The harness of a drop-tower ride at a Florida amusement park was adjusted prior to the onboarding of a 14-year old boy who died after slipping out of his seat during the ride, reported ABC News. Reports say Tyre Sampson exceeded the weight limit of the ride weighing 300 pounds. Bystanders caught the incident on video.
In March, Sampson died after falling from the FreeFall drop tower ride at Orlando’s ICON Park, labeled as the world’s tallest free-standing drop tower, reported CNN. The ride drops from over 400 feet at 75 mph. Family civil rights attorney Ben Crump had announced the investigation into the incident and said the situation was “completely preventable,” via CNN.
A report from Quest Engineering & Failure Analysis, Inc. found the seat Sampson was sitting in was manually manipulated, widening the harness restraint to account for his size. Nicole Fried, Florida commissioner of agriculture and consumer services, said the adjustment was “almost double that of a normal restraint opening range.”
More on the report from ABC News:
Fried said the adjustment by the individual operator, who was not identified in the report, enabled the FreeFall’s sensor lights to illuminate, “improperly satisfying” the ride’s electronic safety mechanisms and enabling the ride to operate “even though Mr.
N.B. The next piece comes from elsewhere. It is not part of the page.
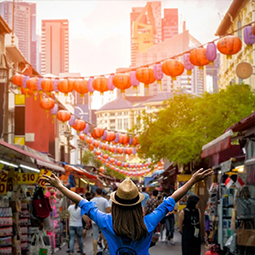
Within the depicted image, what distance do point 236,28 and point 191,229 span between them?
3130cm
Sampson was not properly secured in his seat.”
The report showed the average restraint opening for other seats on the ride was 3.33 inches, which is considered “normal.” Sampson’s seat was adjusted before the ride started to an opening of 7.19 inches, the report found.
“During slowing of the ride, Tyre Sampson slipped through the gap between the seat and harness” and fell to his death, according to the report.
The investigation concluded the ride did not experience a mechanical or electrical failure.
Bystanders’ videos of the incident circulated social media gathering national attention. Rapper YK Osiris offered to donate $15,000 toward funeral costs; however, Sampson’s family disputed the announcement claiming they did not receive the donation, per COMPLEX.